Reproduce the data below with every occurrence of "sofa cushion" swapped for "couch cushion" and everything else left unchanged. Leave the pictures out of your answer.
##### Task inputs #####
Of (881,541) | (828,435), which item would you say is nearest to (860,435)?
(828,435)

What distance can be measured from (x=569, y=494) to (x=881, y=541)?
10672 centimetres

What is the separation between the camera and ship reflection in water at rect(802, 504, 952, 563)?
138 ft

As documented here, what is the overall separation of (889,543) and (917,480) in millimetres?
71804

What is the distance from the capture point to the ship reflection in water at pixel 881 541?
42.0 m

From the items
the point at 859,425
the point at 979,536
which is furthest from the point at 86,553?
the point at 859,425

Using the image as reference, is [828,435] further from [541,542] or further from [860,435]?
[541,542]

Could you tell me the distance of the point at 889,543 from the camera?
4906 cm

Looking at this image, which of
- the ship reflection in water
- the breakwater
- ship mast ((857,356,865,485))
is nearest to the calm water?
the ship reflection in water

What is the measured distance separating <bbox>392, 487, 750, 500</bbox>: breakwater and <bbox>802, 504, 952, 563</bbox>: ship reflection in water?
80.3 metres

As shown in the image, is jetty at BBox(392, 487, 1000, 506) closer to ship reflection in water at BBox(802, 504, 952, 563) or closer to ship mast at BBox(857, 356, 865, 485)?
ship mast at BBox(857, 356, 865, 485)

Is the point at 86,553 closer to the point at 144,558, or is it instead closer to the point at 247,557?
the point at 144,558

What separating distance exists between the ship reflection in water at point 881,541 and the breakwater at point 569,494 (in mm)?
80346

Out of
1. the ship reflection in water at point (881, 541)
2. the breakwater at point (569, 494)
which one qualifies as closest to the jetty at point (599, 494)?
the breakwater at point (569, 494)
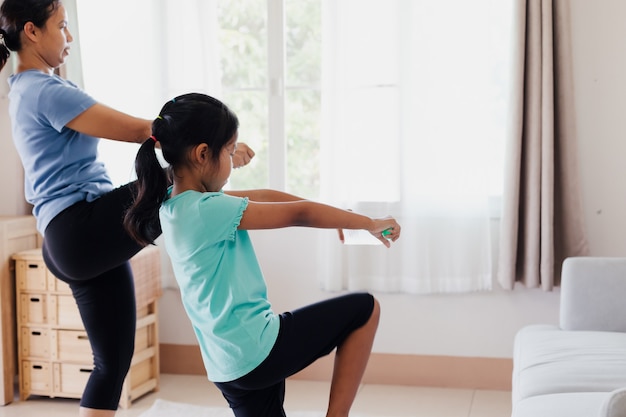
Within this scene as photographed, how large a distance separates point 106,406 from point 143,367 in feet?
4.25

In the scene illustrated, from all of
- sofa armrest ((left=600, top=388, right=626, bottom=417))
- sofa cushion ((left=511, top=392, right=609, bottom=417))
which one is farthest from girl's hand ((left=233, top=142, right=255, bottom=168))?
sofa armrest ((left=600, top=388, right=626, bottom=417))

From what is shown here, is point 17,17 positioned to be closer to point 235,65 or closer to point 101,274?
point 101,274

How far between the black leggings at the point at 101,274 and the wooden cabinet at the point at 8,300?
1246mm

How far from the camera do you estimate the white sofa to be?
2078 millimetres

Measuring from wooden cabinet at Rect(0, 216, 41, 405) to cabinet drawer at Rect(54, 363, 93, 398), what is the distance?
208 mm

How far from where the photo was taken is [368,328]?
80.7 inches

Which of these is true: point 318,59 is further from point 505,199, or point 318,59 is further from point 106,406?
point 106,406

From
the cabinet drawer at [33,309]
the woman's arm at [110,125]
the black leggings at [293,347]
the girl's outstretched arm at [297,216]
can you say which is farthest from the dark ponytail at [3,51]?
the cabinet drawer at [33,309]

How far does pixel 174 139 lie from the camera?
1.92m

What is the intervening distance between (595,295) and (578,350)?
14.7 inches

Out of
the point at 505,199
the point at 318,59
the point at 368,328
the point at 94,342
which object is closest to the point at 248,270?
the point at 368,328

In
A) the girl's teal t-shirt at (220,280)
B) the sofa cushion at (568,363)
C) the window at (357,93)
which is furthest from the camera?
the window at (357,93)

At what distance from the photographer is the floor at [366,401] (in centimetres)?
320

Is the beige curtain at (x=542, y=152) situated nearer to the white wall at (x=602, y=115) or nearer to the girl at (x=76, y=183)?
the white wall at (x=602, y=115)
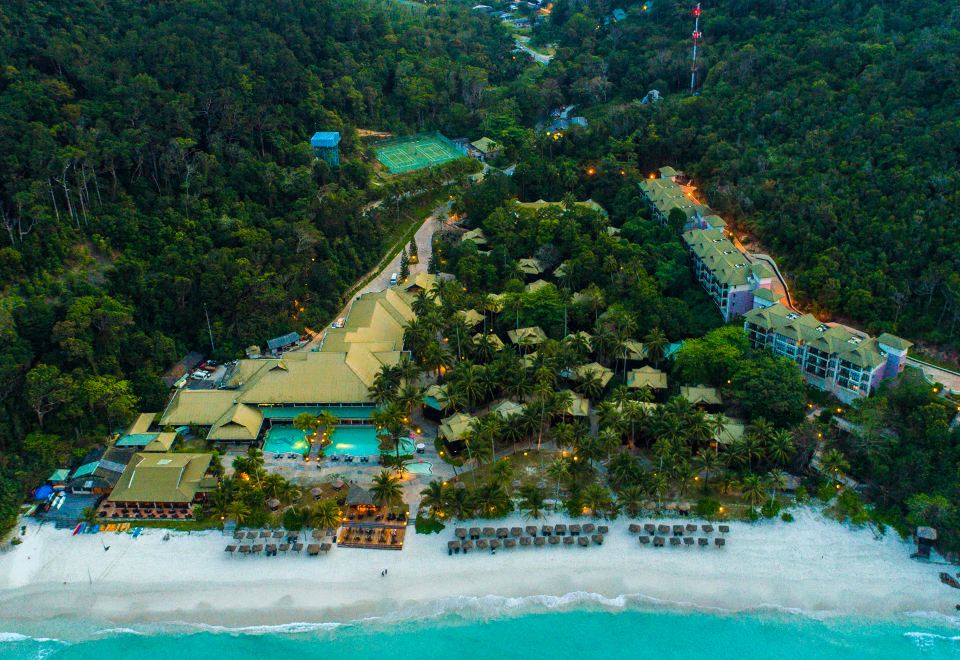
#####
#### Problem solution
Of (881,541) | (828,435), which item would you say is nearest to (860,435)?
(828,435)

What distance can be measured from (x=569, y=494) to (x=881, y=541)?
10672 centimetres

What is the separation between the camera and ship reflection in water at rect(802, 504, 952, 563)?
138 ft

As documented here, what is the overall separation of (889,543) and (917,480) in millimetres?
71804

What is the distance from the capture point to the ship reflection in water at pixel 881 541?
42.0 m

From the items
the point at 859,425
the point at 979,536
which is furthest from the point at 86,553?
the point at 859,425

Using the image as reference, is [828,435] further from [541,542] or further from [860,435]?
[541,542]

Could you tell me the distance of the point at 889,543 from the camera?
4906 cm

Looking at this image, which of
- the ship reflection in water
- the breakwater
- ship mast ((857,356,865,485))
is nearest to the calm water?
the ship reflection in water

What is the measured distance separating <bbox>392, 487, 750, 500</bbox>: breakwater and <bbox>802, 504, 952, 563</bbox>: ship reflection in water?
80.3 metres

As shown in the image, is jetty at BBox(392, 487, 1000, 506) closer to ship reflection in water at BBox(802, 504, 952, 563) or closer to ship mast at BBox(857, 356, 865, 485)?
ship mast at BBox(857, 356, 865, 485)

Is the point at 86,553 closer to the point at 144,558, or is it instead closer to the point at 247,557?
the point at 144,558

What separating distance exists between the ship reflection in water at point 881,541 and the breakwater at point 569,494 (in mm)?
80346

Out of
1. the ship reflection in water at point (881, 541)
2. the breakwater at point (569, 494)
which one qualifies as closest to the jetty at point (599, 494)?
the breakwater at point (569, 494)
Within this scene as photographed, how large a distance separates point 106,406 from point 143,367 in feet?
4.25

In the scene illustrated, from all of
- sofa armrest ((left=600, top=388, right=626, bottom=417))
- couch cushion ((left=511, top=392, right=609, bottom=417))
which one is farthest from girl's hand ((left=233, top=142, right=255, bottom=168))?
sofa armrest ((left=600, top=388, right=626, bottom=417))

From what is shown here, is point 17,17 positioned to be closer to point 235,65 or closer to point 101,274?
point 101,274

How far between the black leggings at the point at 101,274 and the wooden cabinet at the point at 8,300?
1246mm

How far from the camera do you estimate the white sofa to be?
2078 millimetres

Measuring from wooden cabinet at Rect(0, 216, 41, 405) to cabinet drawer at Rect(54, 363, 93, 398), what is the distance?
208 mm

How far from where the photo was taken is [368,328]?
80.7 inches

Which of these is true: point 318,59 is further from point 505,199, or point 318,59 is further from point 106,406?
point 106,406

From
the cabinet drawer at [33,309]
the woman's arm at [110,125]
the black leggings at [293,347]
the girl's outstretched arm at [297,216]
can you say which is farthest from the dark ponytail at [3,51]?
the cabinet drawer at [33,309]

How far does pixel 174 139 lie from the camera?
1.92m

What is the intervening distance between (595,295) and (578,350)?
14.7 inches

Out of
the point at 505,199
the point at 318,59
the point at 368,328
the point at 94,342
which object is closest to the point at 248,270?
the point at 368,328

In
A) the girl's teal t-shirt at (220,280)
B) the couch cushion at (568,363)
C) the window at (357,93)
which is furthest from the camera?
the window at (357,93)

At what distance from the photographer is the floor at [366,401] (in centimetres)?
320

Is the beige curtain at (x=542, y=152) situated nearer to the white wall at (x=602, y=115) or nearer to the girl at (x=76, y=183)?
the white wall at (x=602, y=115)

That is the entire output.